The TLSA taught students that the concept of race had no scientific basis or validity. That the concept of race had historically justified the economic exploitation of people outside of European, and had its origins in the Atlantic Slave Trade and Colonialism, and therefore racist ideology and class exploitation were inextricably linked. This was the most liberating idea the TLSA imparted to students, and by providing this framework, allowed Coloured students to think outside the confines of Coloured education.
It was most probably this factor that gave the leadership of the Committee of 81 the necessary spirit, self-confidence and courage to defy the Apartheid government. So, the TLSA whose motto was, 'Let us live for our children', could not understand the actions of their children, or that their influence had contributed to their children's rebellion.
This non-antagonistic contradiction is most aptly summarised by a poem of Khalil Gibran when he said:
Your children are not your children. They are the sons and daughters of Life's longing for itself. They come through you but not from you, And though they are with you, yet they belong not to you, You may give them your love but not your thoughts. For they have their own thoughts. You may house their bodies but not their souls, For their souls dwell in the house of tomorrow, which you cannot visit, Not even in your dreams. You may strive to be like them, but seek not to make them like you. For life goes not backward nor tarries with yesterday. You are the bows from which your children as living Arrows are sent forth...
The sad fact is that the TLSA failed to recognise that in many ways their teachings at high schools, over a period of time had paved the foundation for the student protests.
By August 1980, a number of Committee of 81 members were detained, whilst the remaining few went into hiding, and continued with the student protest. After many debates the boycott eventually ended at Coloured and Indian schools but continued at African schools.
After the spate of detentions in 1980, the Committee never again met as a group, nor did their energies ever again find a collective organisational expression.

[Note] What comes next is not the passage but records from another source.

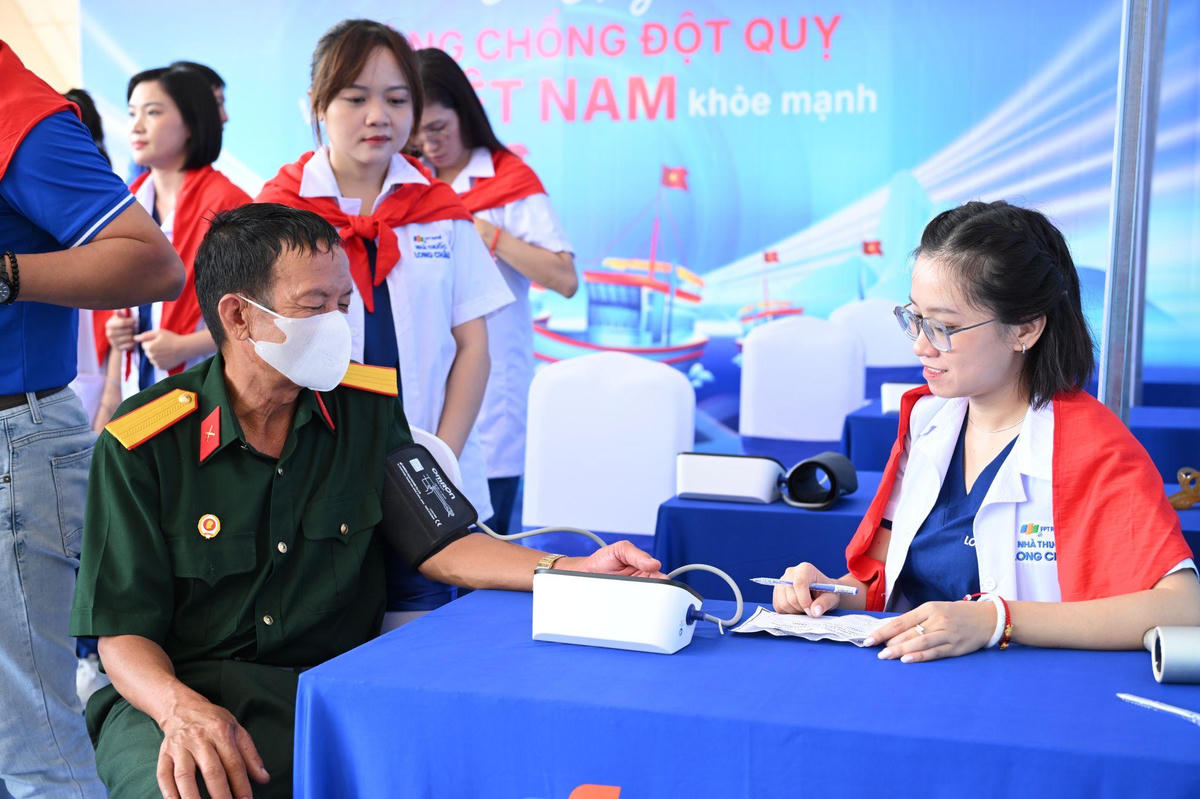 Dược sĩ hỗ trợ người dân kiểm tra huyết áp, phát hiện cảnh báo rung nhĩ. Ảnh: Hoàng Khánh.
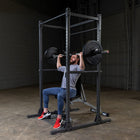 A man in a gym setting sits on a power rack bench, performing a barbell bench press. The power rack is black steel with weight plates on a barbell.
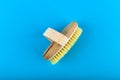 Wooden brush massager. massage wooden soft body brush with natural pile, worn on the hand, on a blue background, used in the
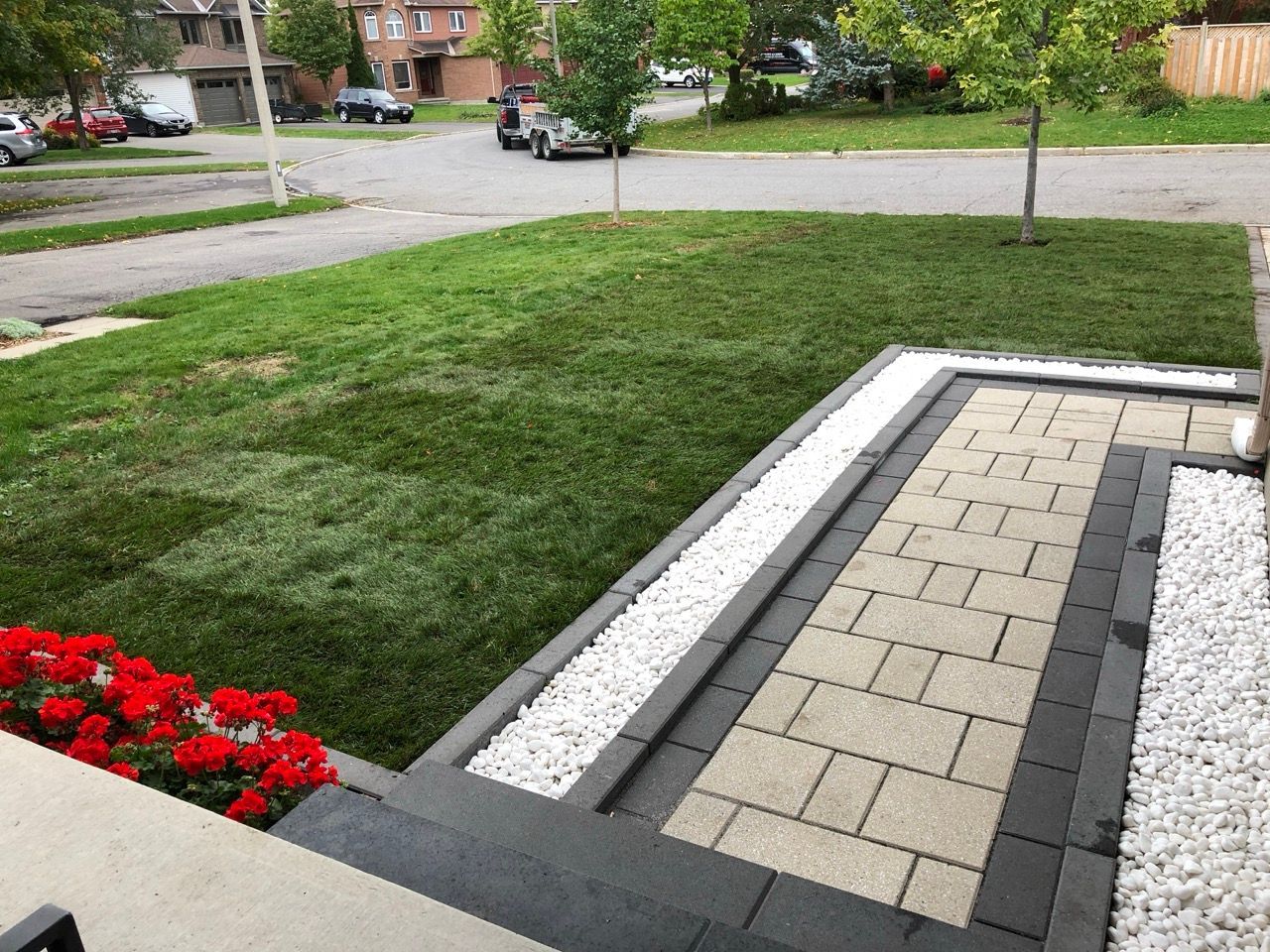 Une cour avant avec une allée en pierre, une pelouse et des fleurs rouges. Du gravier orne les bords de l'allée.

However, the Committee had influenced a generation of students. For some of us 1980 was a baptism of fire, there was no going back. So today, members of the Committee of 81 can look back on the student protest they led 25 years ago amidst tremendous social tumult. We can reflect critically on the successes and failures of that period. As the Committee of 81, with all our differences, we can definitely claim to have challenged the might of the Apartheid government. We never accepted their racist ideology. Instead we believed in our common humanity and destiny as South African students. We can say that for a brief moment in time, through our words and our actions, we truly lived in the house of tomorrow.